The state of recruitment marketing in 2019 goes way beyond recruitment — we could talk about all of the ways that recruitment marketing has become integrated and how your employer brand is activated across your career website, social media channels and media strategies. But in 2019 I challenge talent acquisition professionals to take a step back and look at the bigger picture; the entire employee life cycle.
The life cycle includes attraction, recruitment, onboarding, development, retention and transition. If you aren’t looking at the entire employee life cycle then you are likely neglecting to engage your employees throughout their tenure and beyond. In the recruitment marketing industry, we focus so much of our time on attraction, recruitment and even the onboarding stage, but we often stop there.
We need to start looking at things more holistically and developing an engagement program that hits every single phase of the employee lifecycle. But in order to do that we have to overcome some common obstacles:
- Problem: Different departments handle different phases of the life cycle. For example, HR might handle the onboarding phase and then pass off to internal communications to handle the remainder of the phases. Or in some cases, onboarding might be left up to the hiring manager. This can lead to a disjointed program.
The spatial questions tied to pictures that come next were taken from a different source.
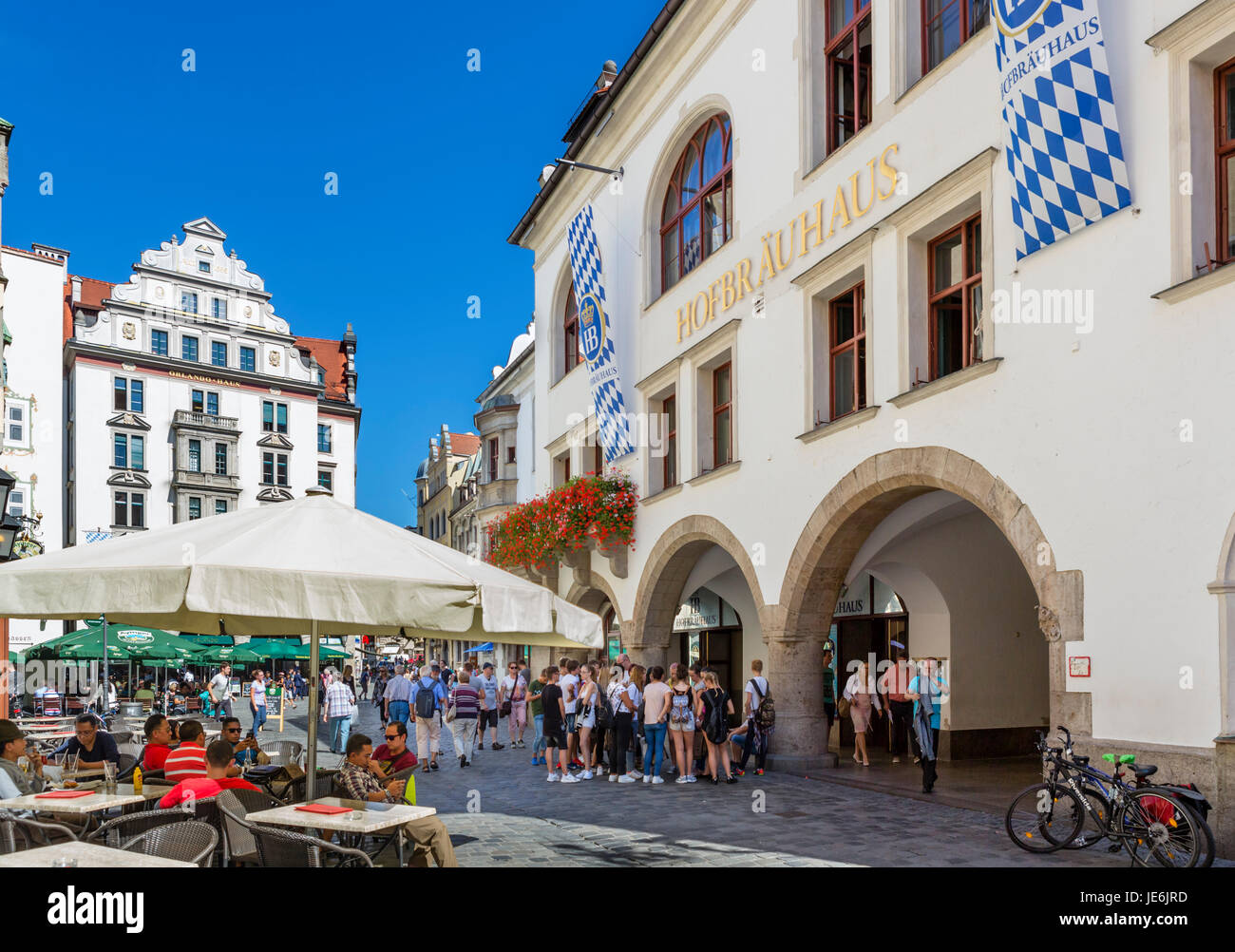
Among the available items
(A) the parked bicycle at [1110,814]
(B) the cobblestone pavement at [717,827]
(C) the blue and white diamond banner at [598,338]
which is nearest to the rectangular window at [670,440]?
(C) the blue and white diamond banner at [598,338]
Solution: Learn who handles each phase at your organization and create a committee to help align your employee engagement program throughout the life cycle.
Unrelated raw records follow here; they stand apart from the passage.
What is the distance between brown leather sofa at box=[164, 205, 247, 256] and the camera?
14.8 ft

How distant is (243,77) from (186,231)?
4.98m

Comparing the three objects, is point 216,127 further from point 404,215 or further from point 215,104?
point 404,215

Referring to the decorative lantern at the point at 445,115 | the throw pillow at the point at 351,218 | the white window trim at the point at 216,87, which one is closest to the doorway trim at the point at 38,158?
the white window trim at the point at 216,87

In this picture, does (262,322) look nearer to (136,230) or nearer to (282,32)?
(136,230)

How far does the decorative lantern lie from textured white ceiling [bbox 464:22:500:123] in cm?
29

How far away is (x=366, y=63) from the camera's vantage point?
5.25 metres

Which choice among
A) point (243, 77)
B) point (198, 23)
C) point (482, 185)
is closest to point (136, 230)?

- Problem: Entire phases are neglected completely. For example, you might find that the transition phase is being completely ignored, even though it is just as important as onboarding.
Solution: Find out if anyone is currently responsible for the neglected phase(s). if no one is, determine who this should be assigned to.
- Problem: There isn’t one unified PROGRAM for the employee life cycle. You’ve seen an onboarding schedule template, a wellness program and you know that there is an alumni network. But you also know that there is a lot more you should and could be doing for employee engagement.
Solution: Conduct an audit of your organization to find out how you are doing with employee engagement initiatives across the life cycle. Need help getting started? Download our employee engagement scorecard here.
- Problem: No one person or department has ownership.
Solution: Ownership of the employee lifecycle will help ensure consistency. This doesn’t mean that one person is fully responsible. The tasks and phases can be distributed, but one person should be responsible for ensuring a consistent and comprehensive employee engagement program.
- Problem: Messaging is inconsistent. Due to some of the problems above, the messages you’re putting out are disjointed and confusing to employees.
Solution: Assign someone to write all materials related to the employee lifecycle, or at the very least have a proofing team who is familiar with the goal and style these materials should capture.
According to Gallup, only 34% of US employees are engaged, and actively disengaged employees cost US companies between $450 – $550 billion in lost productivity per year. Looking at your employee engagement program holistically throughout the employee life cycle is the best way to get started on building employee engagement.